## [Data]
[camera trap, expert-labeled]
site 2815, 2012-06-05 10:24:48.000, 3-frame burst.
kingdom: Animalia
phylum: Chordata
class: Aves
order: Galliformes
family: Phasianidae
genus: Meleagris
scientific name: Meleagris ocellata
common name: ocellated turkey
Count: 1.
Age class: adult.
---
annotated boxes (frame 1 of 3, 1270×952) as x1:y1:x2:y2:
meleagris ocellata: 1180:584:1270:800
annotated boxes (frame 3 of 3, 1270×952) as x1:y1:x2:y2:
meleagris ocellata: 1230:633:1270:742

## [Task to carry out]
Extract, verbatim, the lines from the one containing "common name: ocellated turkey" through the last line of the listing above.

## [Solved problem]
common name: ocellated turkey
Count: 1.
Age class: adult.
---
annotated boxes (frame 1 of 3, 1270×952) as x1:y1:x2:y2:
meleagris ocellata: 1180:584:1270:800
annotated boxes (frame 3 of 3, 1270×952) as x1:y1:x2:y2:
meleagris ocellata: 1230:633:1270:742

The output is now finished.